HISTORYtalks: Strategic-level Reasons for Confederate Defeat: a Reappraisal by Dr. Christian B. Keller
Sat, Jan 15
|Online Event


Time & Location
Jan 15, 2022, 7:00 PM EST
Online Event
Guests
About the Event
Please join us for a Chambersburg Civil War Seminars & Tours Lecture Series! Our next lecture will be: Strategic-level Reasons for Confederate Defeat: a Reappraisal by Dr. Christian B. Keller. Cost is $6 per person. Zoom Login details will be sent with your email registration confirmation. The talk will be recorded and sent to participants to view about a week after the live talk.
Synopsis
Why the Confederacy failed in its bid for independence has been a topic of debate since 1865. Generations of historians have argued about lapses in political and military leadership, defeat in key campaigns, the erosion of home front support, and other factors, but few have examined the phenomenon of rebel disaster in its totality at the strategic level of war. Utilizing classical and modern strategic theory as interpretative lenses, Dr. Keller will evaluate the critical diplomatic, informational, military, and economic mistakes that, when coupled with the Union's better strategic acumen and plain old fashioned luck, resulted in the historical outcome. This presentation is largely based on the conclusions he and his contributors arrived at in his most recent book, Southern Strategies: Why the Confederacy Failed.
Biography
Since 2011, Dr. Christian B. Keller has been Professor of History in the Department of National Security and Strategy at the United States Army War College, Carlisle, PA, where he teaches courses for senior leaders on the theory of war and strategy, national security policy and strategy, and the American Civil War. In 2017 he was named the General Dwight D. Eisenhower Chair of National Security and in 2019 became the Director of the Military History Program for the school.
Previously, he served as Professor of Military History for five and a half years at the Army Command and General Staff College, Ft. Belvoir, VA, and has also taught at numerous civilian institutions, including Shippensburg University, Gettysburg College, Dickinson College, and Washington and Lee University. In 2001-2002, after completing his Ph.D, Dr. Keller was a Fulbright Professor of American History at the University of Jena, Germany.
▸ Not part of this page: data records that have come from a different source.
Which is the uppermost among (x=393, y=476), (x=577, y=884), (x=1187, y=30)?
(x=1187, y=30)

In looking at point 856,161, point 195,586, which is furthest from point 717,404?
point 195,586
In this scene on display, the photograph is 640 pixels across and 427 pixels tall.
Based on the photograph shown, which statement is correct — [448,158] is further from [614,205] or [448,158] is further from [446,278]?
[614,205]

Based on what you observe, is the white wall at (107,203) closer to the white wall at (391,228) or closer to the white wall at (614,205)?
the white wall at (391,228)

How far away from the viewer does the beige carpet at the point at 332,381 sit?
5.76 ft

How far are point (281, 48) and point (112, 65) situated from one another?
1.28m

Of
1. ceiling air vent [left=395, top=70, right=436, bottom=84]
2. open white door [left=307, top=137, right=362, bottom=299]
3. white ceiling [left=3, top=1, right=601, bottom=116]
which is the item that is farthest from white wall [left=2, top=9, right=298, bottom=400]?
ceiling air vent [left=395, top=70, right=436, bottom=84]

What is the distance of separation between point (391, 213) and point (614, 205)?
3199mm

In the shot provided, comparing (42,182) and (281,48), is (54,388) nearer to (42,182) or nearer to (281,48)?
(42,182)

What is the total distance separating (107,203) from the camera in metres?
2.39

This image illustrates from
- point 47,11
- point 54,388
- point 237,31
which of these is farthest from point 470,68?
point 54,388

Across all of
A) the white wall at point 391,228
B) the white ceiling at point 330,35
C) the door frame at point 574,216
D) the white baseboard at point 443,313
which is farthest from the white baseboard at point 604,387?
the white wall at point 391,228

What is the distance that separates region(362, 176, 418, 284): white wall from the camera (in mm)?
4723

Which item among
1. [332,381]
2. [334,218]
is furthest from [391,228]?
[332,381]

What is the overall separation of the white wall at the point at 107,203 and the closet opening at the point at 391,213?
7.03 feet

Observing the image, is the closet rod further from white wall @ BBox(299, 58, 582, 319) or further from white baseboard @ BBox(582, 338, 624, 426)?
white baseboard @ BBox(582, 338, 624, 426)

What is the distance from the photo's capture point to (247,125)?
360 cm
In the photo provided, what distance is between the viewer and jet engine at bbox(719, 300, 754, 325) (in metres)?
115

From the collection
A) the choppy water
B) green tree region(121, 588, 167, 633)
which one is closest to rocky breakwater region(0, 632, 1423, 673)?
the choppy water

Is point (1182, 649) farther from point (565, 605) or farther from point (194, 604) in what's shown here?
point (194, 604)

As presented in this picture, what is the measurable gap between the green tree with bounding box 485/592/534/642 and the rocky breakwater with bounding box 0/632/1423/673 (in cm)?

Along with many scholarly articles focusing on strategic, operational, and ethnic topics in the Civil War, he is author of The Great Partnership: Robert E. Lee, Stonewall Jackson, and the Fate of the Confederacy (Pegasus, 2019); author of Chancellorsville and the Germans: Nativism, Ethnicity, and Civil War Memory (Fordham, 2007); co-author of Damn Dutch: Pennsylvania Germans at Gettysburg (Stackpole/Rowman-Littlefield, 2004); co-author of The Civil War: A Visual History (Dorling-Kindersley/Smithsonian Institution, 2011); and co-author of Pennsylvania: A Military History (Westholme, 2016). His newest book, Southern Strategies: Why the Confederacy Failed was published by the University Press of Kansas in June 2021.
Dr. Keller’s next project, a new narrative of the Army of Northern Virginia based on dozens of previously unpublished wartime letters written by generals and staff officers, is currently in the final research phases with a prospective publication date in early 2024.
A native of Carlisle, Dr. Keller lives with his wife, Kelley, in an antebellum house that witnessed the occupation of Carlisle Barracks by Confederate troops at the end of June 1863.